April 28, 2015: SUBJECT: SEABROOK STATION, UNIT NO. 1 – NRC EVALUATION OF CHANGES,  TESTS, AND EXPERIMENTS AND PERMANENT PLANT MODIFICATIONSTEAM INSPECTION REPORT 05000443/2015007 Service Water Piping Replacement for the Diesel Generator and Primary ComponentCooling Water Heat Exchangersa. Inspection Scope The team reviewed EC 274172 which replaced degraded Plastisol-lined service water (SW) piping on the supply and return of the ‘A’ and ‘B’ emergency diesel generator (EDG) heat exchangers and degraded cement-lined SW piping on the supply side of the ‘A’ primary component cooling water (PCCW) heat exchanger. NextEra performed the modification to replace degraded SW piping with a corrosion resistant material to ensure long-term system pressure boundary integrity. NextEra replaced the carbon steel lined piping with AL-6XN, an austenitic stainless steel material, suitable for seawater service without the need for internal lining or protective coating. 

The team reviewed the modification to determine if the design basis, licensing basis, or performance capability of the EDG, PCCW, and SW systems had been degraded by the modification. The team interviewed design engineers and reviewed design drawings and calculations to determine if the new SW piping met design and licensing requirements.

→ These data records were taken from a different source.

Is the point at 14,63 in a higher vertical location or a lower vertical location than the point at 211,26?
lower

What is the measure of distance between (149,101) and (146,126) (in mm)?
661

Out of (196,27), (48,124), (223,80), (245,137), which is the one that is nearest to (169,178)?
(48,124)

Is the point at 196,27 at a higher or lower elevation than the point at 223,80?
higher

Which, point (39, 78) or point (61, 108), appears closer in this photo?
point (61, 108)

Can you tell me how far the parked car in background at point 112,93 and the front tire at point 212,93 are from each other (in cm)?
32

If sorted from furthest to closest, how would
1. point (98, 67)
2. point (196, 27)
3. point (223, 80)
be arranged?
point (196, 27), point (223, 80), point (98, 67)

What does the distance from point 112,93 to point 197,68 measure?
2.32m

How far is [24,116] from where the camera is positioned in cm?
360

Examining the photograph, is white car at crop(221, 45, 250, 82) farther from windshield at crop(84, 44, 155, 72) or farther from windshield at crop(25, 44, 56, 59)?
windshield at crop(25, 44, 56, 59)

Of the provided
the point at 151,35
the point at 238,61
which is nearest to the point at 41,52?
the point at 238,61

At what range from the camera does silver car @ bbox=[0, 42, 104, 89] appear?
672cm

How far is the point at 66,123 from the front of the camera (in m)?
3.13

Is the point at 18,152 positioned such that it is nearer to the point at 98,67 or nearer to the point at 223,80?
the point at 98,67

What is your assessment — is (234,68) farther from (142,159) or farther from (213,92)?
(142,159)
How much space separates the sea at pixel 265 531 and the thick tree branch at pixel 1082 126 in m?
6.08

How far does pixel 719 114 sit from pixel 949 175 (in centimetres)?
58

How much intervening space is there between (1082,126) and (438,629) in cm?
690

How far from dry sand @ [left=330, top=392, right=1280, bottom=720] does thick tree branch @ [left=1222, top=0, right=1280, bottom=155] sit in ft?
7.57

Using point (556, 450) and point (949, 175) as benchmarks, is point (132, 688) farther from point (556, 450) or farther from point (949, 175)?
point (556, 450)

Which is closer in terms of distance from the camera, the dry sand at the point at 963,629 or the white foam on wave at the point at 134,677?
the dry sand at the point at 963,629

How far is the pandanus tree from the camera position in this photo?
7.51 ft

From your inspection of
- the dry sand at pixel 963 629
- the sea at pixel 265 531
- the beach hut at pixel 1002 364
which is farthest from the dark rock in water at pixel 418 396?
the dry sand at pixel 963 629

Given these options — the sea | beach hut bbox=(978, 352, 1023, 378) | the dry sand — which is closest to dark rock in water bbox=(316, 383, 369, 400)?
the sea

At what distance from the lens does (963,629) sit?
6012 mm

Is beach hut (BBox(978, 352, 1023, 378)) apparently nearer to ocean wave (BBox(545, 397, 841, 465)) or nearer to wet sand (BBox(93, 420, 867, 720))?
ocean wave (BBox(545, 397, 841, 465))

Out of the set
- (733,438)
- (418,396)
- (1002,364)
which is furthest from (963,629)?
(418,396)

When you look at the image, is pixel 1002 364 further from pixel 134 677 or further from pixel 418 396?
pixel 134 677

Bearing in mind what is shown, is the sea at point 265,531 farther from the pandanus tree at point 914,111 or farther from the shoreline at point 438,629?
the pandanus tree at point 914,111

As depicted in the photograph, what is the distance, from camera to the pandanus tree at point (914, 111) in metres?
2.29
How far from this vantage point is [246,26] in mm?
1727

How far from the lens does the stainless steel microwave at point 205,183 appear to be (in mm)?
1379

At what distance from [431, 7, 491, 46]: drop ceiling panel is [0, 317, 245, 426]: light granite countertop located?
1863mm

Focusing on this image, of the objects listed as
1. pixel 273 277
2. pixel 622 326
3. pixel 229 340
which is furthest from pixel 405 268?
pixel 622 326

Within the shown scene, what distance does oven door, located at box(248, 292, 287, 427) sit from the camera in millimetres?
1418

Additionally, the team reviewed non-destructive examination (NDE) results and associated maintenance work orders to determine if NextEra appropriately implemented the modification. The team performed several walkdowns of the accessible portions of the replaced SW piping, including a walkdown during a prolonged ‘A’ EDG run on March 5, 2015, to verify that NextEra had adequately implemented the modification, maintained pressure boundary integrity and configuration control, and had not impacted the function of other safety-related SSCs located in the vicinity. The team also reviewed corrective action CRs and the EDG, PCCW, and SW system health reports to determine if there were reliability or performance issues that may have resulted from the modification. Additionally, the team reviewed the 10 CFR 50.59 screen and engineering evaluation associated with this modification. The documents reviewed are listed in the Attachment.